Applications are invited for a three-year Postgraduate studentship, supported by the College of Health and Life Sciences, to be undertaken within Dr Zaaimi Research Group at Aston University. The successful applicant will join an established experimental group working on motor control. The studentship is offered in collaboration with Prof Stuart Baker from Newcastle University and Prof Gavin Woodhall from Aston University.
Background to the Project
Field potential recordings from motor cortex show oscillatory activity. The exact frequency varies between individuals, but power-spectral peaks in both the ‘alpha’ and ‘beta’ bands (around 10 Hz, and 15–30 Hz) are commonly seen. The cortical activity around 20 Hz is coherent with similar oscillations in the electromyogram (EMG) of contralateral contracting muscles; by contrast, corticomuscular coherence is usually absent for the 10 Hz band. Oscillations and corticomuscular coherence are abolished during movement and appear most strongly during rest or periods of steady contraction following a movement. Cortical oscillations are altered in many diseases affecting motor system and the corticospinal tract (motoneuron diseases, Parkinson’s essential tremor, stroke, spinal cord injury). Although beta-band oscillations in motor cortex have been the subject of much experimental investigation, at present we still lack mechanistic functional models.
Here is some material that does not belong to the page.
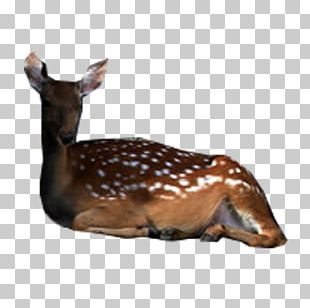 Deer Fauna Wildlife Tail Terrestrial Animal PNG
Our hypothesis is that beta-band oscillations may have a role in sensorimotor integration, somehow recalibrating the system following a movement and thus preparing for the next movement. The challenge now is to make some of these ideas more concrete.
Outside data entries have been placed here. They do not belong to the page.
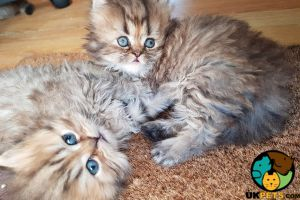 Persian for Rehoming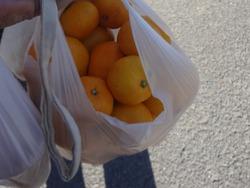 オレンジマルシェ02-8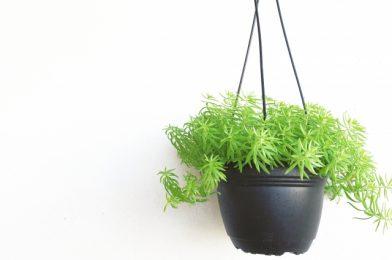 吊り下げハンギングにおすすめの観葉植物【7選】飾り方などを解説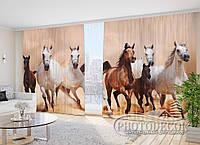 "Фото Шторы в зал Табун лошадей"" 2,7м*4,0м (2 половинки по 2,0м), тесьма"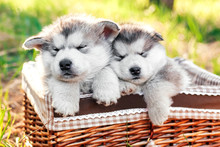 Two Cute Alpine Malamute Puppies Are Sleeping In A Brown Basket. Shaggy White-gray Puppies In The Forest. Greeting Card. Close-up.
How could ascending oscillations be processed by central pathways to yield a representation useful in subsequent motor control?
We have recently demonstrated closed-loop manipulation of network dynamics in rodents and in non-human primates (paper in press in Nature biomedical engineering). With magnetoencephalography (MEG) at Aston we can modulate the cortical oscillations by providing closed-loop stimulations to the sensory input in humans. The experiments in humans will be accompanied by in vitro and in vivo experiments in rodents to investigate the role of the beta oscillations in sensorimotor integration and optimise the parameters of the closed loop stimulation.
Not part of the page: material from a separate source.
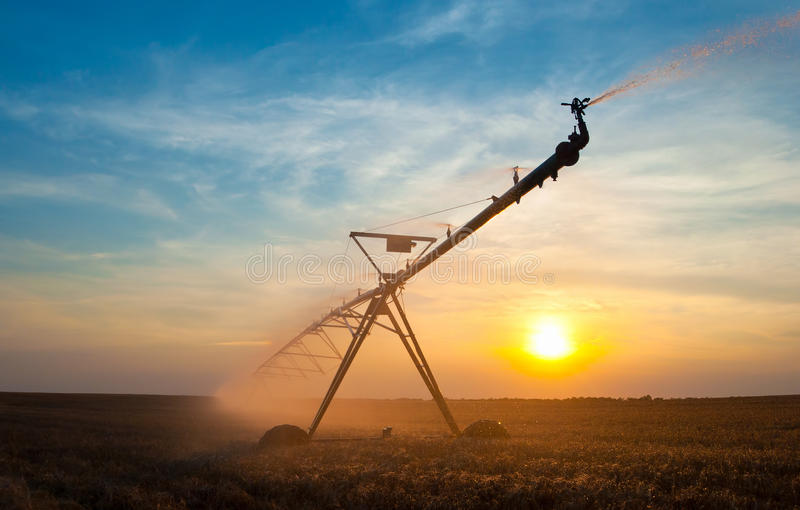 Agricultural irrigation system watering field of ripe wheat on s stock photography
The successful applicant should have been awarded, or expect to achieve, a First BSc degree. The project requires a wide range of skills, from electrophysiology in both animals and humans, to advanced mathematical data analysis and computer programming. It is unlikely that any candidate will have all the required skills; much more important is a willingness to learn an inter-disciplinary skillset. For this reason, we encourage applications from a computer science, engineering, or mathematics background, just as much as from neuroscience or biology.
For formal enquiries about this project contact Dr Boubker Zaaimi: [Email Address Removed]
Submitting an application
As part of the application, you will need to supply:
· A copy of your current CV
· Copies of your academic qualifications for your Bachelor degree, and Masters degree (if studied); this should include both certificates and transcripts, and must be translated in to English.
· A research proposal statement*
· Two academic references
· Proof of your English Language proficiency
Details of how to submit your application, and the necessary supporting documents can be found here.
Please select “Research Health Sciences” from the application form options.
*The application must be accompanied by a “research proposal” statement. An original proposal is not required as the initial scope of the project has been defined, candidates should take this opportunity to detail how their knowledge and experience will benefit the project and should also be accompanied by a brief review of relevant research literature.
Please include the supervisor name, project title and project reference in your Personal Statement.
If you require further information about the application process please contact the Postgraduate Admissions team at [Email Address Removed]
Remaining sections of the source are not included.